How to Negotiate a Raise or a Promotion at Your First Job

Negotiating your salary can be a scary process. Use these tips to enter into negotiations fully prepared to get the compensation you deserve.

Salary negotiation is a delicate give-and-take process. To master the fascinating art of negotiation, job seekers must first understand that they may have to give something up to get something better in return. Easier said than done, you’re probably thinking. New grads in particular make the mistake of assuming their lack of experience can’t bring them lucrative positions. Of course, they’re wrong! No matter where you are in your career, here are some simple tips for how to ask for a raise for new grads – or anyone – can use to negotiate a raise or promotion.

Have realistic expectations

First, let’s get something straight. The era of lifetime employment that ends with a substantial retirement fund at the age of 65 is over. Today’s modern work environment is based on “gigs.” Employees are often compelled to adapt and constantly learn new skills and move to different roles throughout their careers. According to the Bureau of Labor Statistics, 40 percent of people in today’s workforce change jobs annually. Surveys show that the new generation of workers might change their jobs six to seven times between the ages of 20 and 30. Basically, this tells us that every time you switch jobs, you have more chances to bargain better salary incentives.

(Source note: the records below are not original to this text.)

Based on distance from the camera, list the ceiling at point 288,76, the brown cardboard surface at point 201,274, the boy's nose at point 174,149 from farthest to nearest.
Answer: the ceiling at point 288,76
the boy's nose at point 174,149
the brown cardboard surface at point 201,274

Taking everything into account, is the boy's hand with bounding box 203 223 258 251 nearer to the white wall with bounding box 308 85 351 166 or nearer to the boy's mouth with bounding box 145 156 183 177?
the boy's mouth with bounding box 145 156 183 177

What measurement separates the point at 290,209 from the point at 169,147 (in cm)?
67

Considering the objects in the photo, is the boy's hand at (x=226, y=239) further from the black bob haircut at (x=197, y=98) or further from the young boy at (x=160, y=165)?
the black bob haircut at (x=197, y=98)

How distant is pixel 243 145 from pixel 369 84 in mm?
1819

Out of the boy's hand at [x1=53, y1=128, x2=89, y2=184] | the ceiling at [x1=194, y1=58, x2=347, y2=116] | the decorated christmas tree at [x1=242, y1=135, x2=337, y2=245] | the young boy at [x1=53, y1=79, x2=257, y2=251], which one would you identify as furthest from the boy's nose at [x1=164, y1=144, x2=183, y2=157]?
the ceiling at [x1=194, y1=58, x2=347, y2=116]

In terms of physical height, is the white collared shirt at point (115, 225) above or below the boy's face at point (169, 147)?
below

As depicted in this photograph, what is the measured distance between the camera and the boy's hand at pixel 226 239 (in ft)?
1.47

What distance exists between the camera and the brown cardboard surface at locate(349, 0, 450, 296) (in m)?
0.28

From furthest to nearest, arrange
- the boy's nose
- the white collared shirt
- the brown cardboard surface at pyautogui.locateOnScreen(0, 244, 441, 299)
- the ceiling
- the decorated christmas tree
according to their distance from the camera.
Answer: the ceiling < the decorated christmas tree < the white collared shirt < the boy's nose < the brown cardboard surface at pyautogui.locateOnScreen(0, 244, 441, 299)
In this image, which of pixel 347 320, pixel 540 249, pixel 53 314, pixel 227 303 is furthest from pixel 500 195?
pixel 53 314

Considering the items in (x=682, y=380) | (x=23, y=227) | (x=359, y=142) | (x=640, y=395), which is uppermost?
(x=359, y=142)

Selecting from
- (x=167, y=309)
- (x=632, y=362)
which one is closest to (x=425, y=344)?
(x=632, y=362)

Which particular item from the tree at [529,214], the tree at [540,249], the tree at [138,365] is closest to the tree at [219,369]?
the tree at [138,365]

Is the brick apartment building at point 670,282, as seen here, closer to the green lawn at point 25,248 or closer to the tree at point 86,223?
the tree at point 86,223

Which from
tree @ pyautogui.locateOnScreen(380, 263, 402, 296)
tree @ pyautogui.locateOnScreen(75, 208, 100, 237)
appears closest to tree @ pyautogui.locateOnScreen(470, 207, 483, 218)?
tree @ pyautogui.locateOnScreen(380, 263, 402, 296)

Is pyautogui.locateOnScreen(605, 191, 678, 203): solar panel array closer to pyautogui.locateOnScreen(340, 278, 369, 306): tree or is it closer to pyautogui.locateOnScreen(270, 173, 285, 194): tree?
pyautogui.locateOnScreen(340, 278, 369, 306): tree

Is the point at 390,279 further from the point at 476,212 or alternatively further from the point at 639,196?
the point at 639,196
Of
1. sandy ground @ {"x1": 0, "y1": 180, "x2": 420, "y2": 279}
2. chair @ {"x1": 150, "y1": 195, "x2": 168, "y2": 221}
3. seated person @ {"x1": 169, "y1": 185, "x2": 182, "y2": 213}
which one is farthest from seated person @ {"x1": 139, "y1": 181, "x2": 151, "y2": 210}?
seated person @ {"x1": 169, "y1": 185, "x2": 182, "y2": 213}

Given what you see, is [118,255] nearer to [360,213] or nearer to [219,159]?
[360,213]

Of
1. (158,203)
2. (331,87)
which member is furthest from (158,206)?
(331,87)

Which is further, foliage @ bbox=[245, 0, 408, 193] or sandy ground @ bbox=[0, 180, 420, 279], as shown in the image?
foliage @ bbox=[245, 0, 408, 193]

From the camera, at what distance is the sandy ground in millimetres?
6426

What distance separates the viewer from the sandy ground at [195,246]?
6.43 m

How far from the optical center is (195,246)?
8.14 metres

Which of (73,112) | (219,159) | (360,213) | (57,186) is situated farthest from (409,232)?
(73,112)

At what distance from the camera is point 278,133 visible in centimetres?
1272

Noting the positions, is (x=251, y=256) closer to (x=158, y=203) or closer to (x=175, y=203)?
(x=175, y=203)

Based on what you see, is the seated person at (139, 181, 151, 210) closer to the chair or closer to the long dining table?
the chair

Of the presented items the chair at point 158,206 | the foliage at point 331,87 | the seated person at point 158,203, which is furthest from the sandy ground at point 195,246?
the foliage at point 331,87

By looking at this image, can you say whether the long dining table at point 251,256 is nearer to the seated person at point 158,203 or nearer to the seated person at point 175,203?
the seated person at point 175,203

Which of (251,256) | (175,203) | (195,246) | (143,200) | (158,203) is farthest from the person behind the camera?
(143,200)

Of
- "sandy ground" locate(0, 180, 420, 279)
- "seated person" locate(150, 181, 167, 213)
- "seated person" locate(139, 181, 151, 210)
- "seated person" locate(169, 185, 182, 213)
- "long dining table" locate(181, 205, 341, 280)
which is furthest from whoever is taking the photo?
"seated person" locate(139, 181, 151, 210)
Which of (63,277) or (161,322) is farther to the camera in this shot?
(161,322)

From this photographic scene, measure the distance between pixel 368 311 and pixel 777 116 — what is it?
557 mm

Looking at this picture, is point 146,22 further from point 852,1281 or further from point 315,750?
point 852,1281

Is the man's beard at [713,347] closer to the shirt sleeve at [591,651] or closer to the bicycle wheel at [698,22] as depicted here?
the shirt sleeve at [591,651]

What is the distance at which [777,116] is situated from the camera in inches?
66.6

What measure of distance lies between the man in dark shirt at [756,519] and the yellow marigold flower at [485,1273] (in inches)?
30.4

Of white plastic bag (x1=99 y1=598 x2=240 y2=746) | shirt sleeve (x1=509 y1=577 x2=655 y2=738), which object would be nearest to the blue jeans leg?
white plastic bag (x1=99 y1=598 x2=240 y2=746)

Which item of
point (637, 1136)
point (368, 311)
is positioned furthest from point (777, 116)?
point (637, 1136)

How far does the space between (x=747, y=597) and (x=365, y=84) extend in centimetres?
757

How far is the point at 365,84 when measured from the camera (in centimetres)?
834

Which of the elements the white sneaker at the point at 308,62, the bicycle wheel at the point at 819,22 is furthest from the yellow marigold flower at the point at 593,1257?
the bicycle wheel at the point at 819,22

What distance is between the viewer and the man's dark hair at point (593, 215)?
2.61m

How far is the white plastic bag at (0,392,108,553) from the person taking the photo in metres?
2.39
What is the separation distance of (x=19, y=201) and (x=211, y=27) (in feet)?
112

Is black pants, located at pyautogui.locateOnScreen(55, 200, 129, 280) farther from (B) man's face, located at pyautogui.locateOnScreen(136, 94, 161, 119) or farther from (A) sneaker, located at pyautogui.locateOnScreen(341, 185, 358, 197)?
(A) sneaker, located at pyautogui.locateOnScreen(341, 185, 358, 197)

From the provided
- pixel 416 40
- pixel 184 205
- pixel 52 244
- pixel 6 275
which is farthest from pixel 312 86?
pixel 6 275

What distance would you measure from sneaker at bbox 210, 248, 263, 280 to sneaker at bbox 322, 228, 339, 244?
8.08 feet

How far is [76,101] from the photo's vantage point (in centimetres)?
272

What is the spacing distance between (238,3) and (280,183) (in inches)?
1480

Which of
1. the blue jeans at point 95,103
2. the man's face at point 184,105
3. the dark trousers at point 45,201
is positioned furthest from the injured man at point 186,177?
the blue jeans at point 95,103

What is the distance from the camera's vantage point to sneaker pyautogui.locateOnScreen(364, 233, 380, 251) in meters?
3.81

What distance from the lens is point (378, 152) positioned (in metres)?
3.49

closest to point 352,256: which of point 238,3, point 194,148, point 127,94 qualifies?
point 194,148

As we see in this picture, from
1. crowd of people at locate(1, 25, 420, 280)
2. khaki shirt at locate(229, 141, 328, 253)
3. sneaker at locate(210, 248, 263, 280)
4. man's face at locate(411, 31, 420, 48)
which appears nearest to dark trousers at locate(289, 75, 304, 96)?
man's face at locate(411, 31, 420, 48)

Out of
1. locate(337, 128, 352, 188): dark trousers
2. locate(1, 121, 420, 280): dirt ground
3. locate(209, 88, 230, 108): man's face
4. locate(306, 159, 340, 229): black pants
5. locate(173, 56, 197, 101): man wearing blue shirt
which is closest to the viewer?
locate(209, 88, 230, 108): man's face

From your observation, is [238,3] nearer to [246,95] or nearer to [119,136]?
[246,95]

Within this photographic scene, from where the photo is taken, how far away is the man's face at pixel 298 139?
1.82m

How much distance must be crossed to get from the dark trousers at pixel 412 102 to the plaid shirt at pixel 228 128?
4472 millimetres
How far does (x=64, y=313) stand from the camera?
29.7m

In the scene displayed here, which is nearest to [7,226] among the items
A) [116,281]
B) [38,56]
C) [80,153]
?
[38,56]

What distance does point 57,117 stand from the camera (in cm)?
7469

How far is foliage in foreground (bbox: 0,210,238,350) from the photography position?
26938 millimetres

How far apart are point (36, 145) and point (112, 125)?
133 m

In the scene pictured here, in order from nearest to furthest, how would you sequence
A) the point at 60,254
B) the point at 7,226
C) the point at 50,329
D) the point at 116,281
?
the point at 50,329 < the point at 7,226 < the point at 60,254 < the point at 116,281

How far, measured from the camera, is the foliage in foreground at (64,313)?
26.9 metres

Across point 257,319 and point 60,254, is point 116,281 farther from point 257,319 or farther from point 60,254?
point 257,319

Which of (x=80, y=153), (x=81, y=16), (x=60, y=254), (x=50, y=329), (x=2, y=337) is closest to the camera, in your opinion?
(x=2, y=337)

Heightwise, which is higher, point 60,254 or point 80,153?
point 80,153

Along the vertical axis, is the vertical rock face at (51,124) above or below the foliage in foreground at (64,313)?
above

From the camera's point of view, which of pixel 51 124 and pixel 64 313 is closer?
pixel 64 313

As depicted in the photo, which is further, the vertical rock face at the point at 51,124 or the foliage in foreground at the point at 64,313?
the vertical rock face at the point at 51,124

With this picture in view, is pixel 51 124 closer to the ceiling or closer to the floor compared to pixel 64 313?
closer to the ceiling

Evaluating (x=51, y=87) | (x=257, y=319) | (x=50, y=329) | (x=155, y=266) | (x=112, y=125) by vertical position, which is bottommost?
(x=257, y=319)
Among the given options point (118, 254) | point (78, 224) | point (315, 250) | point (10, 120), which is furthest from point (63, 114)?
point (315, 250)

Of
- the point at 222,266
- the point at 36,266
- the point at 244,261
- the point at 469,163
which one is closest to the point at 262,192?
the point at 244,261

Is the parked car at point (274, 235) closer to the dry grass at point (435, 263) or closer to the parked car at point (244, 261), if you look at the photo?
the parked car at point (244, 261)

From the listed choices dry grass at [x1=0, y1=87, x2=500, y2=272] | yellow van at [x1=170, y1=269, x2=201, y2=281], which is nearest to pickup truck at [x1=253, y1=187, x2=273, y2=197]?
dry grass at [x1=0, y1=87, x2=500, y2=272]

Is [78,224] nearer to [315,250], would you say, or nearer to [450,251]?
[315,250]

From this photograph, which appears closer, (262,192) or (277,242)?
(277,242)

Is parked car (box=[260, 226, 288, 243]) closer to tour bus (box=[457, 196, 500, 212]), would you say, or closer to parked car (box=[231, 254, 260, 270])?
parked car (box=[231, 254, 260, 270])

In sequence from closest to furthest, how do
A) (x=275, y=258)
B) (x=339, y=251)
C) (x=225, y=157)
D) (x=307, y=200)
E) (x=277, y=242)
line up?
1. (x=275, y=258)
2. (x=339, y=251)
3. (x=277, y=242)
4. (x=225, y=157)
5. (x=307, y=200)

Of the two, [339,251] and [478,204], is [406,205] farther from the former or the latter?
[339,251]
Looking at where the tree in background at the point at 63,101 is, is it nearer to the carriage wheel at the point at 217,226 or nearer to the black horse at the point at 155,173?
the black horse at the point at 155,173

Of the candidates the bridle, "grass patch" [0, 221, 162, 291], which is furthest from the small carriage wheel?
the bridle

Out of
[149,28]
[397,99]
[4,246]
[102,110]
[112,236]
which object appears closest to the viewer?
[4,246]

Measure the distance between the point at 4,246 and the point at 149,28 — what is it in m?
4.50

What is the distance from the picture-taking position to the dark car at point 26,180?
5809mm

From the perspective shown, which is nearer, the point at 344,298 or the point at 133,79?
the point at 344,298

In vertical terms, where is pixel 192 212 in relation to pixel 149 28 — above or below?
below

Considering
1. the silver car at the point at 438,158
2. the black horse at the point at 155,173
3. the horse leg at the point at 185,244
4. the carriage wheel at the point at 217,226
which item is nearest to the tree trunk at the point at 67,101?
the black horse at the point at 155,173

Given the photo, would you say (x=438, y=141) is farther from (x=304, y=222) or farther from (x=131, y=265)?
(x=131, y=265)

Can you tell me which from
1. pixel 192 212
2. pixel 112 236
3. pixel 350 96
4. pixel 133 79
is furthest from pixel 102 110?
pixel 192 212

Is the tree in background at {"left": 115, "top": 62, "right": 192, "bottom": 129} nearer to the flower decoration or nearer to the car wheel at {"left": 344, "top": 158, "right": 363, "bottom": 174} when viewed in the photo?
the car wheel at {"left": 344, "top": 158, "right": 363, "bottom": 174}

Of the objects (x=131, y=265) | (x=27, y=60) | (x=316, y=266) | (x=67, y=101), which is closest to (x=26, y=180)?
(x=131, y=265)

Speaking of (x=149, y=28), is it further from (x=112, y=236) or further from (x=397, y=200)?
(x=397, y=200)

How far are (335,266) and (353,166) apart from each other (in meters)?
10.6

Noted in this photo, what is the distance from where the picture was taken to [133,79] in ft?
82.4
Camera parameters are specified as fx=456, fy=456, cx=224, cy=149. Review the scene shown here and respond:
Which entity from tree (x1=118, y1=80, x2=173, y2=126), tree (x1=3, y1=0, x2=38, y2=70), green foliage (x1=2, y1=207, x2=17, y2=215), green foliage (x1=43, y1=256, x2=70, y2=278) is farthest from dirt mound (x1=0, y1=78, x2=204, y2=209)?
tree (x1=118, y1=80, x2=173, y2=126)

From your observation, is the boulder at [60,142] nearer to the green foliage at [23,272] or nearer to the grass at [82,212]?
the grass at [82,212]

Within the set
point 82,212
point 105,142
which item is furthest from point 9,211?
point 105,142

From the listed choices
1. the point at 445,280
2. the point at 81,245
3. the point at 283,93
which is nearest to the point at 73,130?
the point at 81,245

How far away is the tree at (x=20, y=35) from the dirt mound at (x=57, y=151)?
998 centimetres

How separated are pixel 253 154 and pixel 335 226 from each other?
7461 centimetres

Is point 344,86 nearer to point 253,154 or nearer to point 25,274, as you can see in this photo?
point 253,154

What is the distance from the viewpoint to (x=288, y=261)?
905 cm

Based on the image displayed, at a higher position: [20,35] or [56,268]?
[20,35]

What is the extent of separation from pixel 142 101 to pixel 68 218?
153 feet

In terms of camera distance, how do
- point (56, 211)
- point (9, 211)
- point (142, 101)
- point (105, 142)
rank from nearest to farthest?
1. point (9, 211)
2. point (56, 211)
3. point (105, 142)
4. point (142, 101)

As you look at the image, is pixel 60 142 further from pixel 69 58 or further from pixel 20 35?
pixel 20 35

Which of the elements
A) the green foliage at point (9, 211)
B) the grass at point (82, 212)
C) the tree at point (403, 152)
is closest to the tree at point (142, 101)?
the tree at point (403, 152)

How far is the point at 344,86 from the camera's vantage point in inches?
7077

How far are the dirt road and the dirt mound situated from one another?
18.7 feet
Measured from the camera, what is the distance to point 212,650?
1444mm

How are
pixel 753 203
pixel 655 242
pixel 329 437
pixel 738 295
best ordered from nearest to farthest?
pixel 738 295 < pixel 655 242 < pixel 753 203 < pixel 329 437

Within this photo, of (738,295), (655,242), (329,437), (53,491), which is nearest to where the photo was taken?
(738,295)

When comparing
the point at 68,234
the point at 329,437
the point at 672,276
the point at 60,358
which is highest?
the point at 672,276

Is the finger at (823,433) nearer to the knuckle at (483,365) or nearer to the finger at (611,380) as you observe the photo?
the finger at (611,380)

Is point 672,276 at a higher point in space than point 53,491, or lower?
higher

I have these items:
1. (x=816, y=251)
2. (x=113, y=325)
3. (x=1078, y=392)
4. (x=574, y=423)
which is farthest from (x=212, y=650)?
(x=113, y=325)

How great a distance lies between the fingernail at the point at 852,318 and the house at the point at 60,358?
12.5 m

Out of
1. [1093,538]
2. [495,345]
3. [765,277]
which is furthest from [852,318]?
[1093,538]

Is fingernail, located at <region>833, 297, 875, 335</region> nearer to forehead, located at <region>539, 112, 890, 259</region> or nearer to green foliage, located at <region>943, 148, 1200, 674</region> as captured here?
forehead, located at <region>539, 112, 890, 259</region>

Don’t let HR intimidate you

Many job seekers are terrified with Human Resources representatives. Remember, just because they’re in charge of the hiring process, doesn’t mean they’re not willing to negotiate. Potential workers have one huge advantage over HR – themselves. It’s expensive to hire new people over and over again. The effect on morale, training time and loss of institutional knowledge may cost a company $150K to replace an employee who makes $60K per year. Thus, it’s a lot better to offer them a five or 10 percent raise rather than risk losing them.

Keep score

Write down all your achievements in a notebook, and keep track of everything you’ve accomplished for the company you’re currently working for. This should include deadlines you’ve met, sales you’ve closed, productivity you’ve increased, extra hours you’ve put in, and anything else you can think of. When it’s time to ask for a raise, you should be able to substantiate your claims. HR will most likely ask why you think you deserve the raise, so it’s important to have all the right arguments to get what you deserve.

Know your worth

Not many people know their worth in a business negotiation, so rather than take a chance at bargaining for themselves and leveraging their knowledge, they choose to remain quiet. It is important to discern where you stand in a company if you want to land a raise. The more valuable you are the higher chances you have to leverage that value and get a few extra perks. There are a lot of great resources, like this one on Ladders, for you to compare your salary.

Promotions are always negotiation opportunities

That’s right! Getting a promotion (or a raise) makes room for further negotiations. Employees (who want more and are willing to take risks) shouldn’t be afraid of rejecting a first offer for extra incentives. A lot of people fail to understand that hiring managers want them to negotiate; sadly, very few people do it. Why should you let this opportunity slide away, when you can make the most of it? By negotiating, you show determination and fortitude, traits that are so difficult to find in today’s modern workforce.

Asking for a raise or promotion at your first job can be difficult, but pays dividends in the long run. The best person to get you what you deserve is you, so give yourself credit where credit is due and show HR everything you have to offer. Your bank account will thank you later.